Une trajectoire énergétique à définir

Représentant le ministre de l’Énergie, du Pétrole et des Mines, le secrétaire général du ministère, Cheikh Niane, a salué l’engagement constant de l’ADEA et de l’ASDEA en faveur du dialogue énergétique africain. Il a rappelé que les questions énergétiques occupent une place centrale dans les stratégies de souveraineté économique, de transformation industrielle et de résilience des États.

Pour lui, l’Afrique doit définir sa propre trajectoire énergétique face aux tensions sur les marchés mondiaux et aux impératifs de la transition. Il a souligné le contraste entre le déficit d’accès à l’énergie pour des centaines de millions d’habitants et l’important potentiel du continent en ressources fossiles, renouvelables et minières. Selon lui, le défi consiste à concilier la hausse des besoins énergétiques, le développement industriel et les engagements internationaux.

Le responsable a également mis en avant le tournant représenté par l’entrée du Sénégal dans le cercle des pays producteurs de pétrole, à travers les projets GTA et Sangomar. Ces développements ouvrent, selon lui, des perspectives en matière de recettes budgétaires, d’industrialisation, de production électrique, de contenu local, de formation et d’emploi des jeunes.

Gouvernance, environnement et intégration régionale

Au-delà des performances techniques et financières, Cheikh Niane a insisté sur l’importance de la gouvernance et de la valorisation stratégique des ressources.

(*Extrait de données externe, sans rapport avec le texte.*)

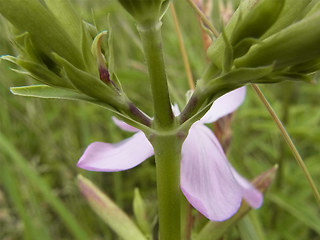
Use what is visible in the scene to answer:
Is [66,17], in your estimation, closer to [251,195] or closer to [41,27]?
[41,27]

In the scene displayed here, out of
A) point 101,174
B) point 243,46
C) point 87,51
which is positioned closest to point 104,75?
point 87,51

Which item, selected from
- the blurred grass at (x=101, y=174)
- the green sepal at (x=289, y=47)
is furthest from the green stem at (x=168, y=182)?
the blurred grass at (x=101, y=174)

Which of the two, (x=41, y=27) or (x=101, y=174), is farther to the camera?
(x=101, y=174)

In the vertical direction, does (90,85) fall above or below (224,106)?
above

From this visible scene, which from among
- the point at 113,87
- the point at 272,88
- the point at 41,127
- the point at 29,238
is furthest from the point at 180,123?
the point at 272,88

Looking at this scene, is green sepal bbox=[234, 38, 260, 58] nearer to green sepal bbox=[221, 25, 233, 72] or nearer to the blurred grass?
green sepal bbox=[221, 25, 233, 72]

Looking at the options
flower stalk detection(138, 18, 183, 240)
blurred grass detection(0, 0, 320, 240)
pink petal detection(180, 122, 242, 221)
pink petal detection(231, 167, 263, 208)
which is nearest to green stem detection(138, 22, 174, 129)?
flower stalk detection(138, 18, 183, 240)
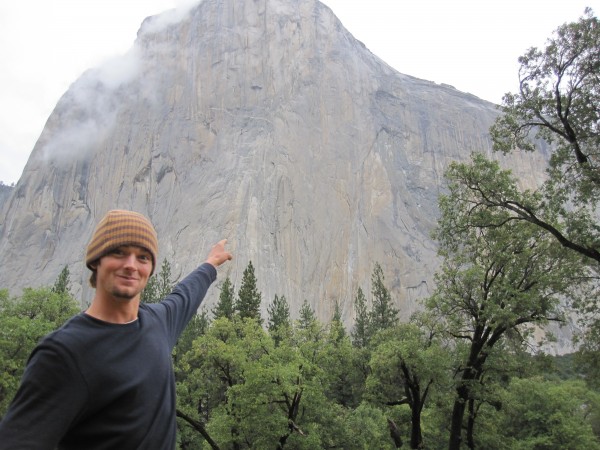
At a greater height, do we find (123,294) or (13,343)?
(13,343)

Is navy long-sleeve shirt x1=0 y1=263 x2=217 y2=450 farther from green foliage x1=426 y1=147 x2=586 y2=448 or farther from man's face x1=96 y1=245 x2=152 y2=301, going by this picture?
green foliage x1=426 y1=147 x2=586 y2=448

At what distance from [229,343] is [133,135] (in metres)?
70.2

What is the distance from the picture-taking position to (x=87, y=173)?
3413 inches

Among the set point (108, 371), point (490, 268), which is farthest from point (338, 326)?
point (108, 371)

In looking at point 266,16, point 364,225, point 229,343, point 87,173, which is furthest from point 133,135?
point 229,343

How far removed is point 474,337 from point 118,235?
1656cm

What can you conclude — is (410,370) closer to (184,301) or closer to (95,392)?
(184,301)

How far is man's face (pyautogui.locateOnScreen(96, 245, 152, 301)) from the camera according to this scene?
2.27 m

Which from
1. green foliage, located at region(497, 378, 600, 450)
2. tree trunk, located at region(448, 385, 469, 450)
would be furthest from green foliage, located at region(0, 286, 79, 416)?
green foliage, located at region(497, 378, 600, 450)

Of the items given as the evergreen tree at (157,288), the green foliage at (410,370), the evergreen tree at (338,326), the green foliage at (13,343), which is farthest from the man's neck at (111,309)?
the evergreen tree at (157,288)

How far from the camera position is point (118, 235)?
7.74ft

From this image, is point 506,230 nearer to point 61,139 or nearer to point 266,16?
point 266,16

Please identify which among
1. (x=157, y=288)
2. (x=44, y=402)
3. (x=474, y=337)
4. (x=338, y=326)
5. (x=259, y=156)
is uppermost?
(x=259, y=156)

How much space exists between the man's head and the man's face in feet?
0.11
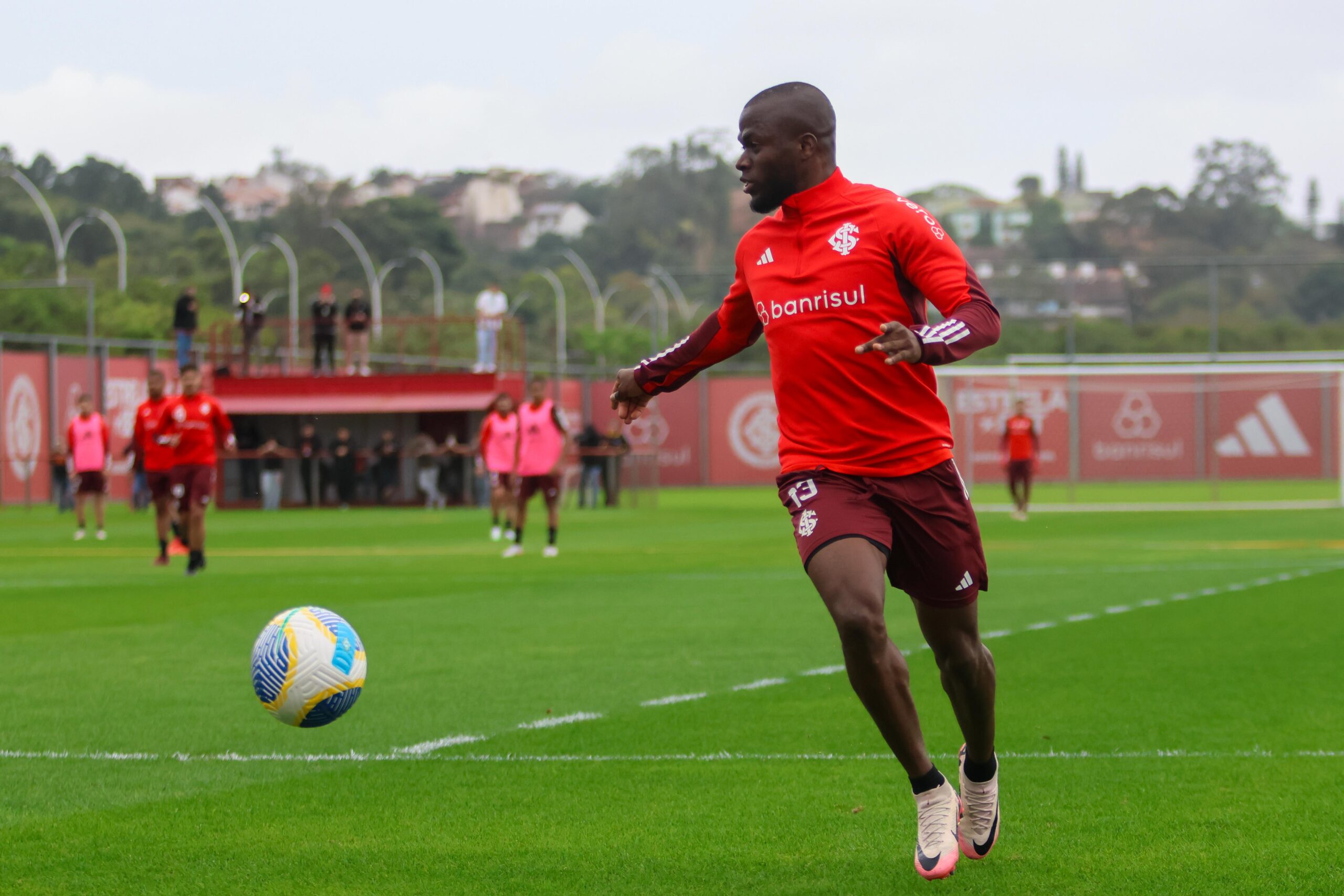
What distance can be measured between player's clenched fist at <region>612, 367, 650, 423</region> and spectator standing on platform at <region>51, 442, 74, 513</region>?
97.5 ft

Il a présenté le SIEPA comme une invitation à réfléchir aux conditions d’une exploitation responsable, conciliant attractivité des investissements, souveraineté économique, protection de l’environnement et développement partagé.

Il a aussi replacé ces enjeux dans une perspective régionale, en évoquant la finalisation des interconnexions électriques du West African Power Grid, les projets gaziers transfrontaliers et l’intégration progressive des marchés énergétiques ouest-africains.

L’Italie en partenaire de coopération

Invité d’honneur de cette édition, l’Italie a réaffirmé son intérêt pour les partenariats économiques avec le Sénégal et la sous-région. Le président de la Chambre de Commerce Italie-Sénégal et Afrique de l’Ouest (CISAO), Félice Barlassina, a mis en avant le dilemme auquel fait face l’Afrique : exploiter ses ressources tout en préservant l’environnement. Il a plaidé pour une gestion des ressources naturelles tournée vers les populations et un développement durable fondé sur le capital humain et social.

Le directeur de l’Italian Trade Agency à Dakar, Alessandro Germino, a également appelé à des partenariats mutuellement bénéfiques, rappelant la place de l’Italie dans le secteur des hydrocarbures et des services énergétiques. Il a souligné le rapprochement croissant entre les milieux d’affaires italien et sénégalais, illustré par une participation renforcée aux grands événements économiques organisés dans les deux pays.

Source : Onass Mendy, « 23ème édition du SIEPA : Enjeux et perspectives des ressources extractives », BIE / CCIAD, publié le 15 mai 2026.